(Do this) Rewrite the data from the line containing "Is the point at 60,62" through the end of the data, both ends included, as a numbered list with blank lines left out and the picture marker omitted.

(Data for this task)
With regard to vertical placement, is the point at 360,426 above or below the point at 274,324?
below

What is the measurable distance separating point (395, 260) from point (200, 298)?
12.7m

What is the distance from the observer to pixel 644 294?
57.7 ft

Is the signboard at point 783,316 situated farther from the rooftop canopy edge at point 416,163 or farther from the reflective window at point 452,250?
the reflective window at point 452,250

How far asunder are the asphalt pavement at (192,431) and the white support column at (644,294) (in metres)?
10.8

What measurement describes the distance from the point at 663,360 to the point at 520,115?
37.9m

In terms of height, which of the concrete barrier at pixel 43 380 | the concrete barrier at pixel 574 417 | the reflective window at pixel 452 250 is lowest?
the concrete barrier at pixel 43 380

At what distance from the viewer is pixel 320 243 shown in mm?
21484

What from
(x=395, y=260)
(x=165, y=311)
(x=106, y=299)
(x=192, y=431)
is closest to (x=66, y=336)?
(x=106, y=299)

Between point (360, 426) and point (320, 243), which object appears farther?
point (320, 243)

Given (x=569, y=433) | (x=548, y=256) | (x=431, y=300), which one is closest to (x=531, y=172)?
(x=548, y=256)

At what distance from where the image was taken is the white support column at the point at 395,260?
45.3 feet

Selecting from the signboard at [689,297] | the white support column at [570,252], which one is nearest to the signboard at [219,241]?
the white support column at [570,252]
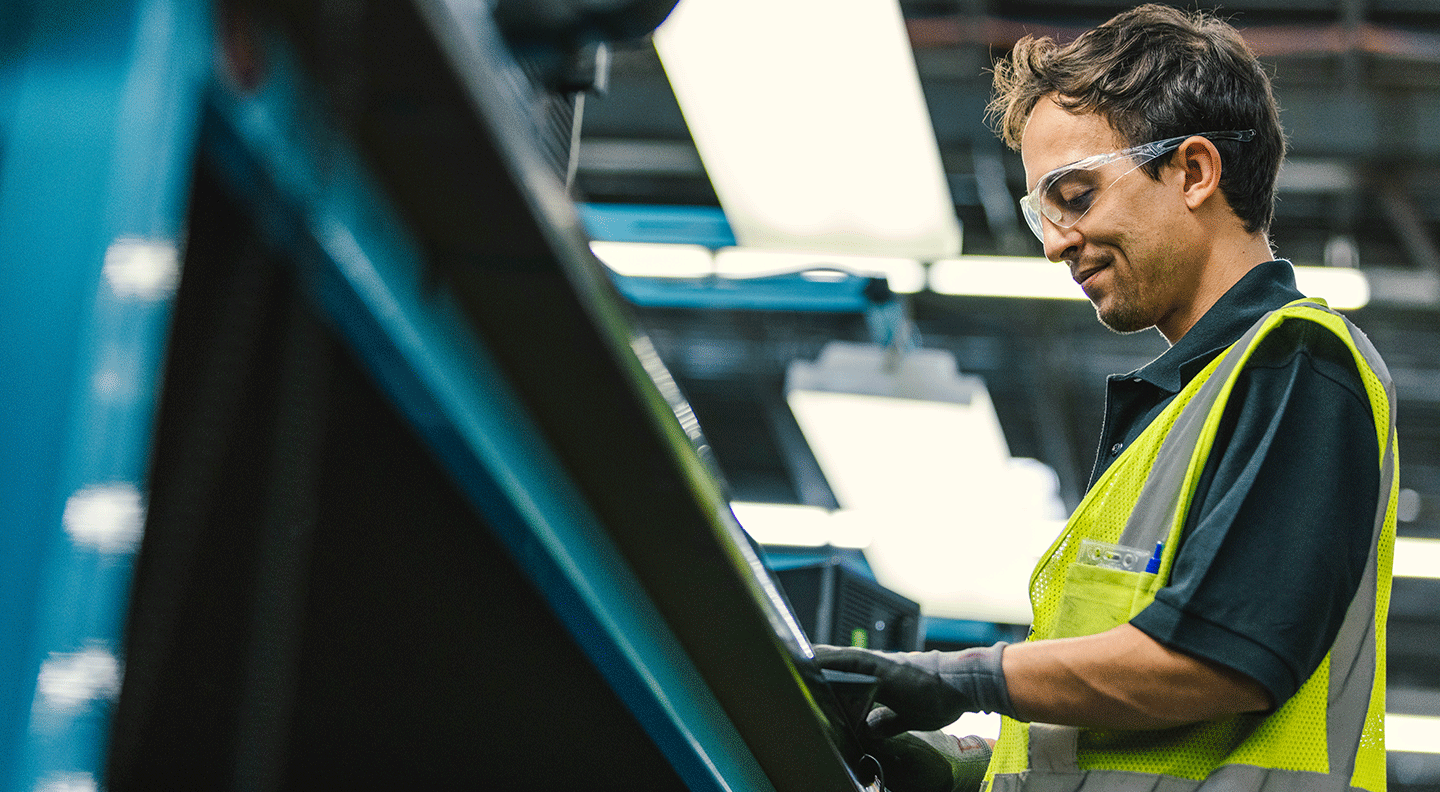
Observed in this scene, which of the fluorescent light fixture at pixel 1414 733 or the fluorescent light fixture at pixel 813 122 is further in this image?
the fluorescent light fixture at pixel 1414 733

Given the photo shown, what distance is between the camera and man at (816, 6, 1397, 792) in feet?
3.93

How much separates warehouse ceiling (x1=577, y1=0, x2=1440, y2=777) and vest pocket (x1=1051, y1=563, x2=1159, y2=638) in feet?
5.81

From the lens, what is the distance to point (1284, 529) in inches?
46.8

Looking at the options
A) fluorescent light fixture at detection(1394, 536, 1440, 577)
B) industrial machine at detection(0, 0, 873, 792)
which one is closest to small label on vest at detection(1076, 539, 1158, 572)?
industrial machine at detection(0, 0, 873, 792)

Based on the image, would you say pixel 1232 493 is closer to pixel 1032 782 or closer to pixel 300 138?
pixel 1032 782

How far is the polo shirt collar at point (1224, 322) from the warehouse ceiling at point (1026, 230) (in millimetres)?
1621

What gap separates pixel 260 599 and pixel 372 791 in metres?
1.12

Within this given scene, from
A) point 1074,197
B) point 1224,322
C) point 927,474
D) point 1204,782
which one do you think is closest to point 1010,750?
point 1204,782

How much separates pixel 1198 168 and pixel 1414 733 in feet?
34.9

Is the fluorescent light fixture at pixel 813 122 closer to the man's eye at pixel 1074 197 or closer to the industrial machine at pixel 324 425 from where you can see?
the man's eye at pixel 1074 197

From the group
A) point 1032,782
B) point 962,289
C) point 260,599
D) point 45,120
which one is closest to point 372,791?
point 1032,782

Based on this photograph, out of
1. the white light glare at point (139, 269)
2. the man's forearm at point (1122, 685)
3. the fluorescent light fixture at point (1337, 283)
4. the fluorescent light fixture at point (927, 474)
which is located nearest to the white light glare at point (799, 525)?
the fluorescent light fixture at point (927, 474)

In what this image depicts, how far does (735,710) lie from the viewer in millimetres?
1319

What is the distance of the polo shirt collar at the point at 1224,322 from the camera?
1.51m
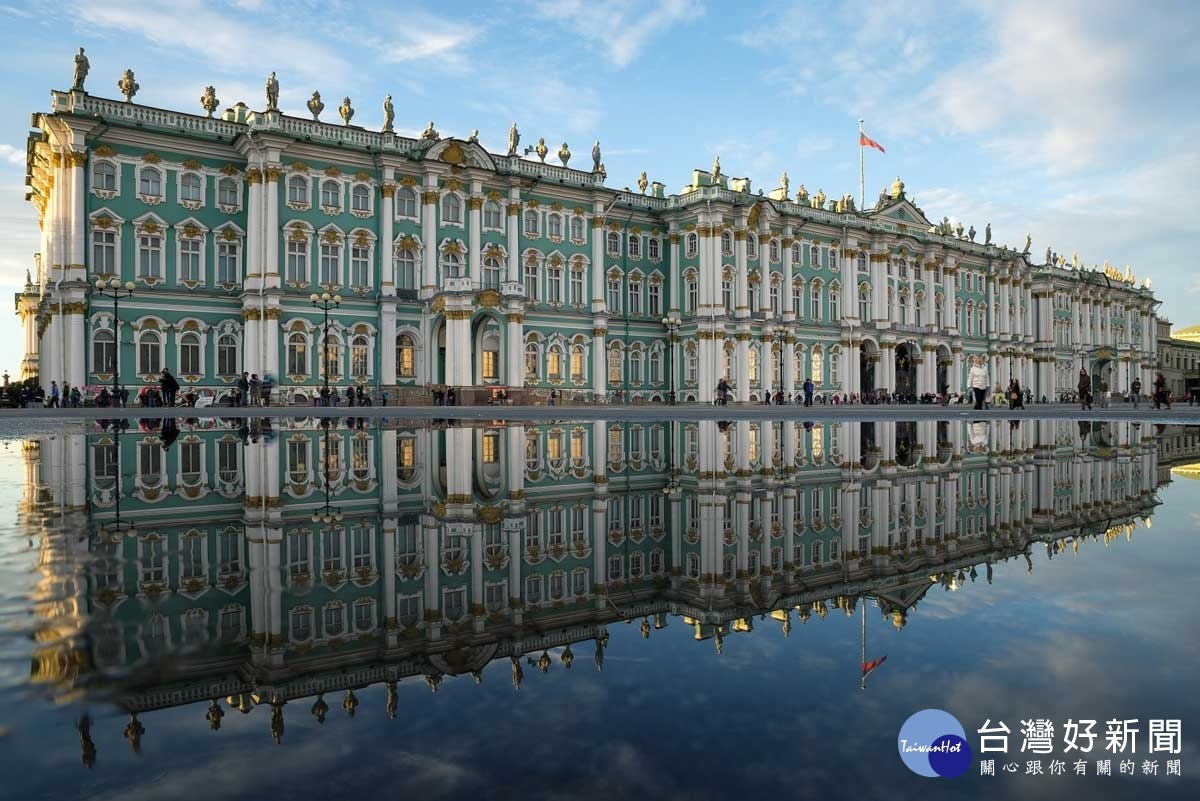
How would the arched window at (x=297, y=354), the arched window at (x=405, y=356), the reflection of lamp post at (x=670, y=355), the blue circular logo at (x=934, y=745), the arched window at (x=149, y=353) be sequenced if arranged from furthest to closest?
the reflection of lamp post at (x=670, y=355), the arched window at (x=405, y=356), the arched window at (x=297, y=354), the arched window at (x=149, y=353), the blue circular logo at (x=934, y=745)

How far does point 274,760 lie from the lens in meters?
1.88

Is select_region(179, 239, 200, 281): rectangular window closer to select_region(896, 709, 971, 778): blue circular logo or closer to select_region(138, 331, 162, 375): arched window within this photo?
select_region(138, 331, 162, 375): arched window

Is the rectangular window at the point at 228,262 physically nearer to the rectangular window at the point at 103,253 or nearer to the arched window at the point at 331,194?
the rectangular window at the point at 103,253

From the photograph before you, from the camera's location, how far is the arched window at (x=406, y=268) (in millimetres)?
43812

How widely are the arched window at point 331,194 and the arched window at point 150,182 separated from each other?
291 inches

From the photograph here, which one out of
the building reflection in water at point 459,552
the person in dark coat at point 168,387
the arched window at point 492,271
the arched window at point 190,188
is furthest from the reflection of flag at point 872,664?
the arched window at point 492,271

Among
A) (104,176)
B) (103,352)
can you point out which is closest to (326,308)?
(103,352)

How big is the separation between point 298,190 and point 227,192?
333 cm

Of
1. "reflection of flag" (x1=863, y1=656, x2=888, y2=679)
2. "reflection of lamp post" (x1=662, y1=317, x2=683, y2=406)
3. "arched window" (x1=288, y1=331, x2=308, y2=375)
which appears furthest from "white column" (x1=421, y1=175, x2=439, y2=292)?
"reflection of flag" (x1=863, y1=656, x2=888, y2=679)

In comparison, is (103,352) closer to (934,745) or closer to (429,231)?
(429,231)

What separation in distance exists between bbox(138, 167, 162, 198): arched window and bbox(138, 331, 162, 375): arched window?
262 inches

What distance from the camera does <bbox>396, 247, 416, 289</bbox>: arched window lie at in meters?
43.8

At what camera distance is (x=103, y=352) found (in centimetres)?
3688

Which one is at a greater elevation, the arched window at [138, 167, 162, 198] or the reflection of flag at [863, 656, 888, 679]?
the arched window at [138, 167, 162, 198]
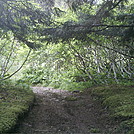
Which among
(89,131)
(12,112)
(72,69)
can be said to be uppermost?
(72,69)

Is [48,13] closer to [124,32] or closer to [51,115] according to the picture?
[124,32]

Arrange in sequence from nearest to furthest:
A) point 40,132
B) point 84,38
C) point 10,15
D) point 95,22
Answer: point 40,132, point 95,22, point 10,15, point 84,38

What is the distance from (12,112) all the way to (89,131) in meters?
1.98

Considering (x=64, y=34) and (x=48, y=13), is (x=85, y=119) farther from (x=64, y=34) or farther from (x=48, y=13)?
(x=48, y=13)

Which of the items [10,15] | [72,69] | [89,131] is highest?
[10,15]

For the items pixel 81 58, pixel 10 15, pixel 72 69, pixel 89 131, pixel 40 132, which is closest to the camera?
pixel 40 132

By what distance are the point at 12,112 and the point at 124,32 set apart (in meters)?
4.75

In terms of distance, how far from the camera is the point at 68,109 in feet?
18.7

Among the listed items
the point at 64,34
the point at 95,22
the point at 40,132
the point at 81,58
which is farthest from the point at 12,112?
the point at 81,58

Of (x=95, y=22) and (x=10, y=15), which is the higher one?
(x=10, y=15)

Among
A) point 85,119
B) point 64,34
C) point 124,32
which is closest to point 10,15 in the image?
point 64,34

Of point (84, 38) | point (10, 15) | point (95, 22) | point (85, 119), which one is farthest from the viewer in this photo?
point (84, 38)

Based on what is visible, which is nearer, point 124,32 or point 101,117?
point 101,117

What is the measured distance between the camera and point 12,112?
386cm
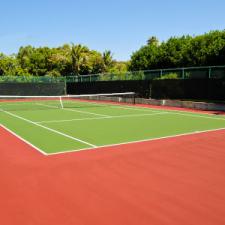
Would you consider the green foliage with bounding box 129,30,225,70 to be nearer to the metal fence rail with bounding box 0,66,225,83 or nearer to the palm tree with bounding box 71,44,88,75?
the metal fence rail with bounding box 0,66,225,83

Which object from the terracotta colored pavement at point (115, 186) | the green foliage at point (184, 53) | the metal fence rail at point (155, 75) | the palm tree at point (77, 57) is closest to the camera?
the terracotta colored pavement at point (115, 186)

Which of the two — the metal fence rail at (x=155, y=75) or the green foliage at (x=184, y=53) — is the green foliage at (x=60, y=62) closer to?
the green foliage at (x=184, y=53)

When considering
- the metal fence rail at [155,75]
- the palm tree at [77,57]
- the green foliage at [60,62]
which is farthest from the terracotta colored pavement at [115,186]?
the palm tree at [77,57]

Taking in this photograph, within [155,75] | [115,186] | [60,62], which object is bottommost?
[115,186]

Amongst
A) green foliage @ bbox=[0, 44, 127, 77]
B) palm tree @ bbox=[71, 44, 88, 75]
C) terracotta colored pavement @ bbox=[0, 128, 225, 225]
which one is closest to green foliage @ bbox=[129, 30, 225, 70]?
green foliage @ bbox=[0, 44, 127, 77]

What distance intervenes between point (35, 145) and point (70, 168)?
7.92ft

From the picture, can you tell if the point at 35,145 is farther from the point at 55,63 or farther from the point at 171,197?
the point at 55,63

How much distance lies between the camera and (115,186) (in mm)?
5391

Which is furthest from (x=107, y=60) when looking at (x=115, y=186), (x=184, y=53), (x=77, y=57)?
(x=115, y=186)

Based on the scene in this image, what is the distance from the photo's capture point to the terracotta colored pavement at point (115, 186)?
168 inches

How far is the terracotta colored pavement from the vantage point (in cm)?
427

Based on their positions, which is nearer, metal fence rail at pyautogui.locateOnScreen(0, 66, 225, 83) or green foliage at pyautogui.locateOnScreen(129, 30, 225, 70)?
metal fence rail at pyautogui.locateOnScreen(0, 66, 225, 83)

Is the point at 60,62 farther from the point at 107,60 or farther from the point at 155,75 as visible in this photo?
the point at 155,75

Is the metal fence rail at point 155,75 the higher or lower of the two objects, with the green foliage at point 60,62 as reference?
lower
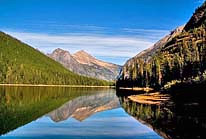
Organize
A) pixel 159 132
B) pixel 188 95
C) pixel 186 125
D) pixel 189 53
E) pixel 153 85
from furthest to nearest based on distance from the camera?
pixel 153 85, pixel 189 53, pixel 188 95, pixel 186 125, pixel 159 132

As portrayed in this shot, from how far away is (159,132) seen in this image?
45156 mm

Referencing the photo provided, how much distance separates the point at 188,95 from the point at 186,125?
4712 centimetres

(Solution to this problem)
1. Is the point at 60,62 farther from the point at 107,60 or farther from the point at 155,75 as visible in this photo?
2. the point at 155,75
3. Is the metal fence rail at point 155,75 the higher or lower of the two objects, with the green foliage at point 60,62 as reference?
4. lower
5. Organize
6. A) pixel 159 132
7. B) pixel 188 95
8. C) pixel 186 125
9. D) pixel 189 53
10. E) pixel 153 85
11. from furthest to nearest based on distance from the camera?
12. pixel 153 85, pixel 189 53, pixel 188 95, pixel 186 125, pixel 159 132
13. As portrayed in this shot, from how far away is (159,132) seen in this image?
14. 45156 mm
15. Referencing the photo provided, how much distance separates the point at 188,95 from the point at 186,125?
16. 4712 centimetres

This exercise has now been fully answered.